BATE (être de la) : Être heureux. (Rigaud.) — Même origine que Bath. V. page 31.

BATIAU (jour du) : Jour où le compositeur arrête son compte de travail pour la semaine ou la quinzaine. — PARLER BATIAU : Parler des choses du métier. (Boutmy.)

BÂTIMENT (être du) : Exercer la même profession. (Rigaud.)

BÂTIR SUR LE DEVANT : Prendre du ventre. (Id.) — Expression pittoresque et assez juste. L’édifice abdominal des gastronomes est bien leur œuvre.

BATOUSIER : Tisserand. (Delvau.) — Allusion au battement du métier.

BATTAQUA : Femme à robe sale. (A. Pierre.)

* BATTERIE, BATTRE : Étymologie : Du vieux mot baster : tromper.

BATTEUR DE BEURRE : Agent de change. (Rigaud.)

BATTRE LE BEURRE : Spéculer à la Bourse. (Rigaud.) — Mot à mot : battre l’argent, frapper la monnaie. Jeu de mots. V. Beurre.

BATTRE ENTIFLE : Faire le niais. Argot de voleur. (Delvau.) — Pour Antifle, p. 12.

BATTRE JOB : Dissimuler, tromper. (Id.) V. Job (monter le), page 212.

BATTRE LA COUVERTE : Dormir. Argot de soldat. (Id.) — Battre doit être une abréviation de Rabattre. Le dormeur rabat la couverte sur lui.

BATTRE LA MURAILLE : Être complètement ivre. (Id.) On connaît ces vers de Piron :

Du corps battant la muraille,
Escortés de cent canailles,
Ils regagnent la maison.

BATTRE EN RUINE : Visiter. (Rigaud.) — Doit venir de l’argot des voleurs que les visites domiciliaires ruinent ordinairement.

BAUDROUILLER : Filer. (Delvau.) — De baudru.

BAUDRU : Fil. (Id.)

BAUSSE FONDU : Chef d’établissement ruiné. (Rigaud.)

BAVARD : Avocat. (Delvau.)

* BAVER : Exemple : « On pouvait baver sur leur compte, lui savait ce qu’il savait. » (Zola.) — Baver, toujours pris en mauvaise part, est plus une acception figurée de baver qu’une abréviation de bavarder, comme je l’ai cru d’abord.

BEAU BLOND : Soleil. Argot de voleurs. (Id.) — Allusion mythologique au blond Phébus des chansons de l’ancienne école ?

BÉ : Hotte de chiffonnier. (Rigaud.) — Abrév de Berri.

**Consigne A:**
Recopiez la partie des enregistrements qui s'ouvre sur la ligne contenant "Subject = cakes" et se ferme sur celle contenant "top-left (0, 433), bottom-right (132, 480)", ces deux lignes et les consignes comprises. Décalez de -20 chaque coordonnée de cadre figurant dans les résultats, et uniquement celles-là.
Le lexique d'argot ci-dessus n'a aucun lien avec les enregistrements.

**Données:**
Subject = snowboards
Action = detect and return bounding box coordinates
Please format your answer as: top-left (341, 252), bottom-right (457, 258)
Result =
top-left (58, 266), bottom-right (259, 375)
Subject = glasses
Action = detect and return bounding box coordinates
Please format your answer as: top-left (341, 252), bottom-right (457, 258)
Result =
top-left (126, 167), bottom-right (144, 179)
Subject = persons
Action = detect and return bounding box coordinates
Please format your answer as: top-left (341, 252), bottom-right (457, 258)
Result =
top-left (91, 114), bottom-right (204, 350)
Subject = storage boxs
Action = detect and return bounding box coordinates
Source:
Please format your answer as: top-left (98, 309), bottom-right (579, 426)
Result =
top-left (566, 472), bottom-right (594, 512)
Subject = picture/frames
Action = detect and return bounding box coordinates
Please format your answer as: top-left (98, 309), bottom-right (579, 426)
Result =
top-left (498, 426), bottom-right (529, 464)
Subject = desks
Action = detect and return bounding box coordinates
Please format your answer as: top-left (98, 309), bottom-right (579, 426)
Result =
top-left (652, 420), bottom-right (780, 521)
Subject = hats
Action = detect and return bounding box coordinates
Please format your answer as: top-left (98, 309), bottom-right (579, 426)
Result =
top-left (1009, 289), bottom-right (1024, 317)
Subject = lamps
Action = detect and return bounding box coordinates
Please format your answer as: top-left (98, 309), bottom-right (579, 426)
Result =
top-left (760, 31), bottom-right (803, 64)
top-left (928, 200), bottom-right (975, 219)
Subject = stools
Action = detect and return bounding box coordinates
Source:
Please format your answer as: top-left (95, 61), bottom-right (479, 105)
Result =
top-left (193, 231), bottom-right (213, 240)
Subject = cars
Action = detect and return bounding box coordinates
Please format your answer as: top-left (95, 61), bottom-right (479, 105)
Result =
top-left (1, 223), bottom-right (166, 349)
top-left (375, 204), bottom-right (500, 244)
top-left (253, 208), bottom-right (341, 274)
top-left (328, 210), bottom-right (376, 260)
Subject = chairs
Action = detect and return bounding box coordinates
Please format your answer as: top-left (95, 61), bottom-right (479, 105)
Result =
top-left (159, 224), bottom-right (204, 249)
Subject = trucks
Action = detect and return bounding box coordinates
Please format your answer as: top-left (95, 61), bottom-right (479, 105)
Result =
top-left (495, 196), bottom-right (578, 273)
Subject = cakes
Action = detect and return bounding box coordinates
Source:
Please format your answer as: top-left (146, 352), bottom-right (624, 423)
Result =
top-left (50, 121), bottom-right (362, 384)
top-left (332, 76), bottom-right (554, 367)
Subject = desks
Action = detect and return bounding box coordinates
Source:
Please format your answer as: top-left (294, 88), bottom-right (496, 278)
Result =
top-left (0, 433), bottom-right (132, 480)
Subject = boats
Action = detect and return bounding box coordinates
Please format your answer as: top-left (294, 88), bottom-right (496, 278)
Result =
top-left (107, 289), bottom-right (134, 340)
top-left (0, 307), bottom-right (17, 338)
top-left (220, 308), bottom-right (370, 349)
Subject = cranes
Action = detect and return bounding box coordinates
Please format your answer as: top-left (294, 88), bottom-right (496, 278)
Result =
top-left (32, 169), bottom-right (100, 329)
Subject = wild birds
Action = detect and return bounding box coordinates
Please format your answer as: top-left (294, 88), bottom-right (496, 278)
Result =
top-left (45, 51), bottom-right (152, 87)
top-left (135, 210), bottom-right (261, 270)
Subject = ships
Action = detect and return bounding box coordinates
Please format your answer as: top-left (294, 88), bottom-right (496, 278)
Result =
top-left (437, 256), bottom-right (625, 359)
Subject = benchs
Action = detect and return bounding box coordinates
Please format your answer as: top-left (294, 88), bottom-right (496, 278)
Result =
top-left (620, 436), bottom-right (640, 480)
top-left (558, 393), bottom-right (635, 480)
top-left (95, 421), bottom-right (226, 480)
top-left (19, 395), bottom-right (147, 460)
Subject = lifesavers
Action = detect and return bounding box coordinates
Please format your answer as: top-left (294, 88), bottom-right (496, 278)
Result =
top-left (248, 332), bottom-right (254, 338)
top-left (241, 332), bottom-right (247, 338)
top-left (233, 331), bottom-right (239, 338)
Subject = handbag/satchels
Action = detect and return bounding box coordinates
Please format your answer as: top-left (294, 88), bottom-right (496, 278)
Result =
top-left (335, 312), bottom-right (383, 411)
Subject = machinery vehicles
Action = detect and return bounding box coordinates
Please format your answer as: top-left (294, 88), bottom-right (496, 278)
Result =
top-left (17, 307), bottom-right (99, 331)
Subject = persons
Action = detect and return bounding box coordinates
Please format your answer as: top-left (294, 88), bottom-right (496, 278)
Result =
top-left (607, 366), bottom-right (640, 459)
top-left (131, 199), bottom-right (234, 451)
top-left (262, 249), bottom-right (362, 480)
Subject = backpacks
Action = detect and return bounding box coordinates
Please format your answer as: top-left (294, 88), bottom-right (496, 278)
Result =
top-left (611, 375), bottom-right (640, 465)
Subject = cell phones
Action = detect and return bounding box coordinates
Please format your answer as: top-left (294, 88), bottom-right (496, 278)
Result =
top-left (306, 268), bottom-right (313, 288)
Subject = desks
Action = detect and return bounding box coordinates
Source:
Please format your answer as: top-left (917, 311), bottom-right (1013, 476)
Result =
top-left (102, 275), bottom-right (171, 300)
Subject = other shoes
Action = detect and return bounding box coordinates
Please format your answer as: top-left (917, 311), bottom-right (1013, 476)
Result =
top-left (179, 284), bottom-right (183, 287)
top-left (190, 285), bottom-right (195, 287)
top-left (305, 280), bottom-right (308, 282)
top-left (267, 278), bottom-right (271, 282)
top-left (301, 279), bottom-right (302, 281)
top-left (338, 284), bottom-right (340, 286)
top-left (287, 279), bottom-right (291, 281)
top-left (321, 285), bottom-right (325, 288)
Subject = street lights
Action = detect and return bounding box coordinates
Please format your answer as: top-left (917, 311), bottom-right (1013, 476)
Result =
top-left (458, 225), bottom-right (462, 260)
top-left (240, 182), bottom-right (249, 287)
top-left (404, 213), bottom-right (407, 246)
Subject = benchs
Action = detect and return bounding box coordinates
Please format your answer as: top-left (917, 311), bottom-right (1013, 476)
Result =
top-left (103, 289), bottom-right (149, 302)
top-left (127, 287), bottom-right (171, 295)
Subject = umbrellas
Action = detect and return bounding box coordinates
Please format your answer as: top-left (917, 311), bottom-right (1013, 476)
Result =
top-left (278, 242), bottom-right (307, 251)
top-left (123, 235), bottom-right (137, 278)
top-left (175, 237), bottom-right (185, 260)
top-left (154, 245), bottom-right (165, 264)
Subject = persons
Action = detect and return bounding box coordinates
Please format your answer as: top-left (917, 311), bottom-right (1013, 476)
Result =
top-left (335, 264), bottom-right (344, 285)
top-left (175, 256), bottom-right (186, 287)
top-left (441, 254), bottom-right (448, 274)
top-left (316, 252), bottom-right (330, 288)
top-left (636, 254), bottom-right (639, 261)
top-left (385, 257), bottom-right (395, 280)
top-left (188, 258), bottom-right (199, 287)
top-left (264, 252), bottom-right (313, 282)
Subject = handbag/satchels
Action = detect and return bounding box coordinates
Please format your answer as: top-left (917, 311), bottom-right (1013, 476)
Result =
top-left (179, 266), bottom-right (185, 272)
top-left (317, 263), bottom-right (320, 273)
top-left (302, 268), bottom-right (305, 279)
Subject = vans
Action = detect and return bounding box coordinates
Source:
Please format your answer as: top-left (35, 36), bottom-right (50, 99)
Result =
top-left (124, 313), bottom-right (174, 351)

**Consigne B:**
Reprenez la partie du lexique d'argot qui s'ouvre sur les mots "Du corps battant" et se ferme sur "domiciliaires ruinent ordinairement.", en y remplaçant "canailles" par "fripouilles".

**Réponse A:**
Subject = cakes
Action = detect and return bounding box coordinates
Source:
Please format your answer as: top-left (146, 352), bottom-right (624, 423)
Result =
top-left (30, 101), bottom-right (342, 364)
top-left (312, 56), bottom-right (534, 347)
Subject = desks
Action = detect and return bounding box coordinates
Source:
Please format your answer as: top-left (294, 88), bottom-right (496, 278)
Result =
top-left (-20, 413), bottom-right (112, 460)

**Réponse B:**
Du corps battant la muraille,
Escortés de cent fripouilles,
Ils regagnent la maison.

BATTRE EN RUINE : Visiter. (Rigaud.) — Doit venir de l’argot des voleurs que les visites domiciliaires ruinent ordinairement.